The side effects in this retrospective analysis were mild and the most common ones were cough, dyspnoea and pleural effusion. All these symptoms could also be due to tumour progression. It is therefore impossible to evaluate the side effects adequately in this retrospective study with proper toxicity grading. Two cases of serious side effects were seen, one patient with a colon perforation and another patient with a contracture of the hip. The patient with the colon perforation was treated with 12 Gy × 3 to a target with a CTV volume of 576 cm3 with the colon partly included in the full dose region. The patient with contracture of the hip was treated twice, first with 10 Gy × 4 to target with a CTV volume of 73 cm3 and 1.5 years later with 9 Gy × 4 to a target of 403 cm3. Both these targets were located close to the hip, with parts of the hip within the full dose region. Both patients were treated over 10 years ago and would probably not be given the same doses today.

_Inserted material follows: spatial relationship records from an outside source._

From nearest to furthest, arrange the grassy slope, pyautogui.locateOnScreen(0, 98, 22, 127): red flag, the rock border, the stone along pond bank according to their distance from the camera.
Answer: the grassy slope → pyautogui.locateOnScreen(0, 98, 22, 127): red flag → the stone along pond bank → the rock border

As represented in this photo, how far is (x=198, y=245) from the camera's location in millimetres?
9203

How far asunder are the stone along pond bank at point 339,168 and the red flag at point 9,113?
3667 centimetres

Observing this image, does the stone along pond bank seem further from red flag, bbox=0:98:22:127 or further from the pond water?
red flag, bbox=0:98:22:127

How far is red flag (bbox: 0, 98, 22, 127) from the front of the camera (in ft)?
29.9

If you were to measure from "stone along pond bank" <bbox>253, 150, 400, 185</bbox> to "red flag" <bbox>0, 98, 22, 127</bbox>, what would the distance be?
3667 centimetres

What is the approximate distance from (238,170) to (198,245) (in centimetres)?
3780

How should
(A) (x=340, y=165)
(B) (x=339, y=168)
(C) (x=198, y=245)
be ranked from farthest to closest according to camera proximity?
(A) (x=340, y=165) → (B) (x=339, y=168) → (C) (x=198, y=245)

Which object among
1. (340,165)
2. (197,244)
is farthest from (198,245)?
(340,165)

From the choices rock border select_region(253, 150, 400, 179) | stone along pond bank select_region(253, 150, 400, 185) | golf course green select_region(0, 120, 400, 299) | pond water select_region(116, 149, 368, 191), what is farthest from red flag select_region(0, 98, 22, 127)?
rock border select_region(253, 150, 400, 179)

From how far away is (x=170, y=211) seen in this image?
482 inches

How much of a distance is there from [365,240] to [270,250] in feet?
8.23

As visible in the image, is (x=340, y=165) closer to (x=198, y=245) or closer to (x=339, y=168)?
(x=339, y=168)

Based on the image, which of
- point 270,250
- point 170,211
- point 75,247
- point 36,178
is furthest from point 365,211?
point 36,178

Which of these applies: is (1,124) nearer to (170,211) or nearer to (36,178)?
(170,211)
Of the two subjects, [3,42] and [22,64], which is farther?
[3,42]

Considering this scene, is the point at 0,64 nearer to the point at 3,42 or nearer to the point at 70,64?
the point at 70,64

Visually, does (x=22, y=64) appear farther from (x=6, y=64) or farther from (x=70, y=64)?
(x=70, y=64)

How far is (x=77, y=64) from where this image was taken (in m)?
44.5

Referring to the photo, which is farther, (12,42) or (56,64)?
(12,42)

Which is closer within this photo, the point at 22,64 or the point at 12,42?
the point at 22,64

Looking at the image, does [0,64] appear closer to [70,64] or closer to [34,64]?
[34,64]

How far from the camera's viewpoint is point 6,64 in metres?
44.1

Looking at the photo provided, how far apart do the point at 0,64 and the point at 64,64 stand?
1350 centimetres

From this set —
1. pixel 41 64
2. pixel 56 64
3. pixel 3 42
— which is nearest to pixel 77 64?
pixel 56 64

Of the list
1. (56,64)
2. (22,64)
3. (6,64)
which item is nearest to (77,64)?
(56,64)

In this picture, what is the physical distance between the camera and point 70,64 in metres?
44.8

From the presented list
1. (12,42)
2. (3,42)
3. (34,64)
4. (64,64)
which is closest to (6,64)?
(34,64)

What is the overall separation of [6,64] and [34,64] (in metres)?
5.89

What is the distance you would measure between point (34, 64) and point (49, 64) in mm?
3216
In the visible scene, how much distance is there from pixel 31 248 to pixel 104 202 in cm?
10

Since this is a retrospective study, there is no systematic follow-up or proper response evaluation at given time points available. However, the side effects of the treatment were mild, the local response was comparable with surgical intervention and a long-term survival (>36 months) of 30 % is remarkable for metastasising sarcoma, compared to around 70% 5-year overall survival in non-metastasizing sarcoma [28]. This demonstrates the usefulness of SBRT in metastatic sarcoma and the urgent need for further development of the method and evaluation within controlled clinical trials in future.

We conclude that SBRT is a safe, convenient and effective non-invasive treatment for high local tumour control for patients with metastatic sarcoma.